Chapter 9
9.61 The null hypothesis represents the statement that a researcher is trying to disapprove of. It asserts that there is no statistical significance between variables. On the other hand, the alternative hypothesis is the inverse of the null hypothesis. It represents the statement that there is a statistical significance between the two variables.
9.62 In statistics, when the null hypothesis is rejected while it is true, the type one error occurs. It can be described as accepting the alternative hypothesis when the observed results are purely based on chance. A type II error happens when the null hypothesis is not rejected while it should be rejected since the alternative hypothesis is true.
9.63 The power of a test is defined as the probability of rejecting a false null hypothesis. In this case, the researcher makes the correct decision and avoids the type II error.
9.64 The relationship between two variables can take either direction. Thus, a one-tail test involves testing for the possibility of a relationship between two variables in one direction. On the contrary, a two-tail test investigates the relationship in two directions. In a one-tailed test, the alpha is used to test the significance in one direction. On the other side, the alpha is divided into two in a two-tail test, and each half used to test for the significance in both directions.
9.65 The p-value is described as the estimated likelihood of rejecting a true null hypothesis. It can also be stated as the probability that the calculated results will be as extreme as the observed results when the null hypothesis is true. It is the smallest point of significance where the null hypothesis is rejected. 9.66 Since the confidence interval provides a range of reasonable estimates of the population mean, it helps in making conclusions whether the sample mean would be equal to the population mean. The null hypothesis that the sample mean is not equal to the population mean would be rejected if the sample means will be contained within the confidence interval.
9.67 While using the critical value approach to test a hypothesis, the following six steps should be followed.
- The process starts by stating the hypotheses for the test: a null and alternative hypothesis.
- This will be followed by determining a significance level for the test.
- The next step involves the calculation of the test statistic. Suppose the null hypothesis is true, calculate test statistic using sample data.
- Using the test statistic calculated in step three, calculate the p-value.
- Based on the p-value, decide to reject or not to reject the null hypothesis.

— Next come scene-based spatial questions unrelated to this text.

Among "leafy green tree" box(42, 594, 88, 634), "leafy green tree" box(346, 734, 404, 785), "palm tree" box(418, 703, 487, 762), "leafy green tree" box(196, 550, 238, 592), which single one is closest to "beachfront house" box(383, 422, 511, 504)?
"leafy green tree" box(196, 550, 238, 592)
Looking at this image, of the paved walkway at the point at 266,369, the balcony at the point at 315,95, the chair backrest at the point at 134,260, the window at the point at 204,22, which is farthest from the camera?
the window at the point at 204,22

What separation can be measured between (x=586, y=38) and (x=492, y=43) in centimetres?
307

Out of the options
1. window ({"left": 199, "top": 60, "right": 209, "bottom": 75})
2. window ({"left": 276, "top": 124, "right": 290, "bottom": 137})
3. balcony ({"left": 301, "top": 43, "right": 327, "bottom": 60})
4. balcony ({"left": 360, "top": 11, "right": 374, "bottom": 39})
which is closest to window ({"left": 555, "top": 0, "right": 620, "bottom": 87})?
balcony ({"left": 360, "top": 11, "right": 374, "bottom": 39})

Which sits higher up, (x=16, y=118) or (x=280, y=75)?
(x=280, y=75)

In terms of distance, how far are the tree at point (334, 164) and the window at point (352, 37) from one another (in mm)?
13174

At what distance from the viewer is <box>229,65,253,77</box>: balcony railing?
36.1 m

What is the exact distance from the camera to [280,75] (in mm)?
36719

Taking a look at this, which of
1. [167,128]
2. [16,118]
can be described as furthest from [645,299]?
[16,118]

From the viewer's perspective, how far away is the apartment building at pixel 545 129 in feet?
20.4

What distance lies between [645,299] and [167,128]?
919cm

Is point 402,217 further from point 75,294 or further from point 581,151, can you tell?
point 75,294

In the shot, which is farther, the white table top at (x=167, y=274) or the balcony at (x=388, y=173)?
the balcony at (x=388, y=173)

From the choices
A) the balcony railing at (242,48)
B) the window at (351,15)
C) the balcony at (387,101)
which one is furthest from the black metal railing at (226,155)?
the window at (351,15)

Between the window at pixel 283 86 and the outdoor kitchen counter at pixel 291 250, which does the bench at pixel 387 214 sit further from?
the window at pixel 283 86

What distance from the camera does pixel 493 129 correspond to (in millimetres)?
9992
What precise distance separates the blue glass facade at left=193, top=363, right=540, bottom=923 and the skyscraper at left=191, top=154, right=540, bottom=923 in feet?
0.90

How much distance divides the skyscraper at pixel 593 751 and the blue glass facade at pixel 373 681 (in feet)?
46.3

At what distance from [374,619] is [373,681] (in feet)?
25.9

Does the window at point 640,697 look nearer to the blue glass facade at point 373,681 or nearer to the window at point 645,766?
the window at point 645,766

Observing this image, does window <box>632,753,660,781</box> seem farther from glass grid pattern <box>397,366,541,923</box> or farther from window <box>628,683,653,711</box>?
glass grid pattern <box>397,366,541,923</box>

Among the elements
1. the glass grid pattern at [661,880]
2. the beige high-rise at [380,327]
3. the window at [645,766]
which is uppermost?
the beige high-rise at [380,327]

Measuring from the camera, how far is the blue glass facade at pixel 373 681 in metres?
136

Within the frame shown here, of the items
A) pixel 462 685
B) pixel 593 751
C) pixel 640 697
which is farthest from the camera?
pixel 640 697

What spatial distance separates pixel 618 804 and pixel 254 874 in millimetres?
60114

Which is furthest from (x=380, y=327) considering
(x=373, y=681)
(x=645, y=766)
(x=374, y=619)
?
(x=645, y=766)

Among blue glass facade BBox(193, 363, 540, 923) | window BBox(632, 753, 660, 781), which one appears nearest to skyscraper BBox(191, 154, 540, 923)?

- Finally, state a conclusion for the test based on the decision in step five.
9.68 The five-step p-value approach involves:
- Stating the hypotheses for the test.
- Determine a meaningful level of significance.
- Make a decision on whether to use z or t distribution. t is used when the population standard deviation is unknown, while z is used when the population standard deviation is known.
- Collect the sample data and compute the appropriate test statistic as determined in step three.
- Based on the p-value, make a decision whether to reject or not to reject the null hypothesis.